Saturday, March 5, 2011

Tahrir Pilgrimage Part Deux

Ever-present in the background surrounding Tahrir Square is the burnt remains of Mubarak's National Democratic Party headquarters. Sitting along the Nile next to the Hilton Hotel, personally I remember it as being nothing special. Just a looming, ugly concrete rectangular structure that in a sense characterized the regime's stagnation, oppression, and disconnect with its own people who are vibrant, colorful, and full of life. Now it seems to serve as a constant reminder of the darker days of the revolution, of the sacrifices made and the lives paid. Simultaneously a visual scar of suffering and pain and yet a symbol of victory and the end of an era. Since I've been here I've heard from several people that they hope that the building doesn't get taken down.

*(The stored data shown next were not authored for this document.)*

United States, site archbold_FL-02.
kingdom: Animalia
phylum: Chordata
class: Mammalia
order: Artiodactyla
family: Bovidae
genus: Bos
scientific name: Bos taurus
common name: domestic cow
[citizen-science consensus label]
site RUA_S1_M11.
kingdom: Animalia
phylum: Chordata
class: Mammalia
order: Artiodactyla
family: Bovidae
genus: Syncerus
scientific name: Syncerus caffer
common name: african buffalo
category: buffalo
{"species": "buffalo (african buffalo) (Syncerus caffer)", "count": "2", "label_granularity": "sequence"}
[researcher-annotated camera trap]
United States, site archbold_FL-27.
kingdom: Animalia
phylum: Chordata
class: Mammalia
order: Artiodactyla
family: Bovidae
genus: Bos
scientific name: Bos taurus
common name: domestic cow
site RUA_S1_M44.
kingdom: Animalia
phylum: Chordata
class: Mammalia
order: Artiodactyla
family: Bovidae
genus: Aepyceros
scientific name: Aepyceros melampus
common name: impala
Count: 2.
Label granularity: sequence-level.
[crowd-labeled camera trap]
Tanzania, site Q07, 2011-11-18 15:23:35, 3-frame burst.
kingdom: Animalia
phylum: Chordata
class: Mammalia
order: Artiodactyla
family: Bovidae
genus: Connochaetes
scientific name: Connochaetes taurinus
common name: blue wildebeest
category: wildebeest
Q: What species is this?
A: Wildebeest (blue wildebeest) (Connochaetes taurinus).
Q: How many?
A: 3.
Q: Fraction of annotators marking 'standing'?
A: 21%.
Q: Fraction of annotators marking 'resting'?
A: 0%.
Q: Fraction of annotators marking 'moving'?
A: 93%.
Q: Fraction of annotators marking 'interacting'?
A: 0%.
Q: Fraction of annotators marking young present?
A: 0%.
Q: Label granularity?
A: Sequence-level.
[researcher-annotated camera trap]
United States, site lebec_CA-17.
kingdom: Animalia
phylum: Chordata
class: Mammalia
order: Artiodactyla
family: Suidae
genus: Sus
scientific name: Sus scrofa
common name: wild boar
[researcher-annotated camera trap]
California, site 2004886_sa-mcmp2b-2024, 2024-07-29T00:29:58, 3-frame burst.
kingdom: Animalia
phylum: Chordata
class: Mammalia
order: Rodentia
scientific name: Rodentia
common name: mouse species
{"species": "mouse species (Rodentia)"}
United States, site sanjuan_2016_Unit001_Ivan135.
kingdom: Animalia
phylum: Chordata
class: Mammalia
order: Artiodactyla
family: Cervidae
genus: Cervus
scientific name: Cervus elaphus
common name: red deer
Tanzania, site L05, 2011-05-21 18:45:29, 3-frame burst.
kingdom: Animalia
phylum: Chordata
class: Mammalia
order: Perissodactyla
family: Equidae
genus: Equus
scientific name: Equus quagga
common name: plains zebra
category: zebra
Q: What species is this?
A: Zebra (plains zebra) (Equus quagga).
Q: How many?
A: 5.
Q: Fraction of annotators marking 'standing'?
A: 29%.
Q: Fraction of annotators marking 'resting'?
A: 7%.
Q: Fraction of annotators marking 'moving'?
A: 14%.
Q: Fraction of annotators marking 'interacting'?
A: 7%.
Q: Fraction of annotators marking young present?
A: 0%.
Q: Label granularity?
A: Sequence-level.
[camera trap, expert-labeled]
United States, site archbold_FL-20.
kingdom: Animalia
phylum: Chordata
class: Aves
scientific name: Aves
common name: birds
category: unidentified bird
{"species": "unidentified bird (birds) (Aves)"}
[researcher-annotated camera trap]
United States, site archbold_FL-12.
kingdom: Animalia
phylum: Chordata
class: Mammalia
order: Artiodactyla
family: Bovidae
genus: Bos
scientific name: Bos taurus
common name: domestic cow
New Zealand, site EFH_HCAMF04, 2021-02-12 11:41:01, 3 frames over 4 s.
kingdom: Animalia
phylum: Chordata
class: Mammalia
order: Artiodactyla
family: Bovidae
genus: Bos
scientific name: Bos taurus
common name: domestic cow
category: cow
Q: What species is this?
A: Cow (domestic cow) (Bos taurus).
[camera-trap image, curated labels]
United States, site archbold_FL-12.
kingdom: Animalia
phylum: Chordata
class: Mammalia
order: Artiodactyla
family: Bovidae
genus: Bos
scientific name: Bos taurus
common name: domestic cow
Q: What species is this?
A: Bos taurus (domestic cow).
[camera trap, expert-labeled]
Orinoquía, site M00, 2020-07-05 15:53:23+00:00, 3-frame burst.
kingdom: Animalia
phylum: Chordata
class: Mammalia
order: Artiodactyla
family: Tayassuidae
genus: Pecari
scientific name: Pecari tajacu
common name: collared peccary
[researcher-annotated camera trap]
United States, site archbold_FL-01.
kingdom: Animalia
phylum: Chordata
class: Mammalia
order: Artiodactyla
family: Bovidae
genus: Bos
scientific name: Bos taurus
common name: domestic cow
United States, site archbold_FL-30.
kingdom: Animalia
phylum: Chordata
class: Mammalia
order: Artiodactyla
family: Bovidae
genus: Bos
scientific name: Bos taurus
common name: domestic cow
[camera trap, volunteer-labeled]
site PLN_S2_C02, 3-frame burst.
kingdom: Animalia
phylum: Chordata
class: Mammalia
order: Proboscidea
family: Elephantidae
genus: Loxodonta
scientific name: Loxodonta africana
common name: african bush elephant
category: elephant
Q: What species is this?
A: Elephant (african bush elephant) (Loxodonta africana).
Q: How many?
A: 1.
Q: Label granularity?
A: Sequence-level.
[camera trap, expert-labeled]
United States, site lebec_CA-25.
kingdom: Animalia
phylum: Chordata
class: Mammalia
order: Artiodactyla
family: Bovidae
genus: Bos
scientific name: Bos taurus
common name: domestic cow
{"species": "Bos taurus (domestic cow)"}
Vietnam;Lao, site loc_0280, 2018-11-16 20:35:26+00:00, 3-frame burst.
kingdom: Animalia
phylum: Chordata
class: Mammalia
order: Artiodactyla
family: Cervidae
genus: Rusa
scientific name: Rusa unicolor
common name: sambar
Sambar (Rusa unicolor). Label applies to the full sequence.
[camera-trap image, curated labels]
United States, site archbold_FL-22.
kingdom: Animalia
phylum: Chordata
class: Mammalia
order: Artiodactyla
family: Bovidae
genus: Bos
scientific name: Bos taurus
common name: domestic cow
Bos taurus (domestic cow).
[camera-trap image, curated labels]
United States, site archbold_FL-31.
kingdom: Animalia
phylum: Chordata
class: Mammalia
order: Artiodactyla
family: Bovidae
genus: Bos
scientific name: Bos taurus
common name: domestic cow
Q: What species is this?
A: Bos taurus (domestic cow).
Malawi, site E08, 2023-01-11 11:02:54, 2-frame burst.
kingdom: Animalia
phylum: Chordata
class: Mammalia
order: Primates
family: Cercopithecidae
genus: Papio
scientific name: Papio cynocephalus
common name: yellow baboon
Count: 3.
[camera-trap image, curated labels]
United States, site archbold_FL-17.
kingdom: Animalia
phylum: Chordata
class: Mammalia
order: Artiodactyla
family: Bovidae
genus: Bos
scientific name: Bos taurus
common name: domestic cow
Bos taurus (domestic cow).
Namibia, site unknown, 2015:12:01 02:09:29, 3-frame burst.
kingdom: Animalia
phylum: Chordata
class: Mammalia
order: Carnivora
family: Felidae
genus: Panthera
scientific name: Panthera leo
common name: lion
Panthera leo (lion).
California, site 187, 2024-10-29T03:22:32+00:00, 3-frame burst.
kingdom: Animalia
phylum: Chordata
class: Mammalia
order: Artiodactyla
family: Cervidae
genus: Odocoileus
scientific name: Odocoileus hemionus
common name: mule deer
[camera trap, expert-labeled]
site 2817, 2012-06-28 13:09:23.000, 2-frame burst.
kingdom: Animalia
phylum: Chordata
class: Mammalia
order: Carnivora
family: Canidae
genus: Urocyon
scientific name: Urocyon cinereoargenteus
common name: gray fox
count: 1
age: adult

Black marks of smoke line the broken windows, charred skeletons of buses and cars sit in the parking lot, papers and torn books cover the grounds, graffitied phrases taunt the shadows of the regime's former authority. Peering through the closed gate I felt like I was on the set of a movie. A movie I had been watching unfold before me for weeks, but never able to grasp, fully comprehend or believe because it was so magnificent and at times too heart-wrenching to bare. Watching the building succomb to the lick of flames on Al-Jazeera just a few weeks ago, and then standing next to its hollowed remains was to say the very least, surreal.